» **Record extracts**
========================================================================
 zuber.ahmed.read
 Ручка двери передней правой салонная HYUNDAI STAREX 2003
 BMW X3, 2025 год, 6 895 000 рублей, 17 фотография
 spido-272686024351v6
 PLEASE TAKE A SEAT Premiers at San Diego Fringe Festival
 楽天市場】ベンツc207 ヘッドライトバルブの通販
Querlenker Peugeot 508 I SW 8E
========================================================================
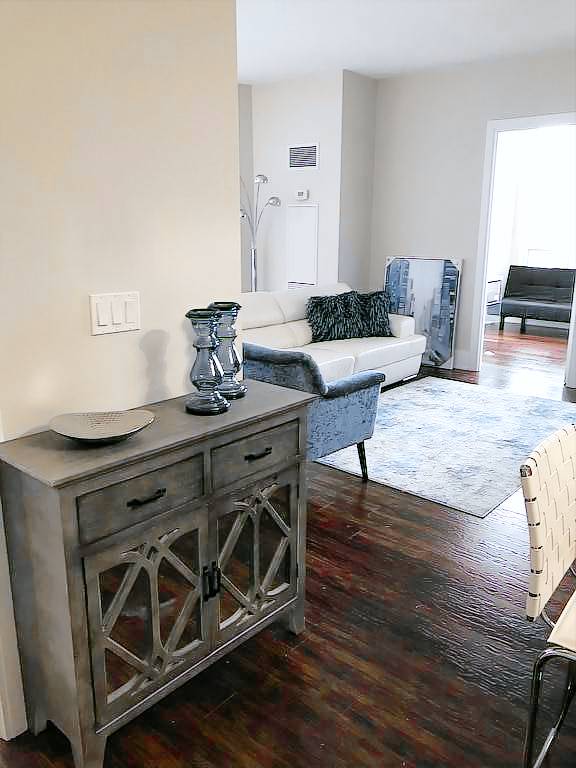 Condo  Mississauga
========================================================================
» **Problem to solve**
Copy out precisely the lines from the line with "PLEASE TAKE A" to the line with "Querlenker Peugeot 508 I SW 8E" in the material above, including those two lines and omitting all the rest.

» **Task solution**
 PLEASE TAKE A SEAT Premiers at San Diego Fringe Festival
 楽天市場】ベンツc207 ヘッドライトバルブの通販
Querlenker Peugeot 508 I SW 8E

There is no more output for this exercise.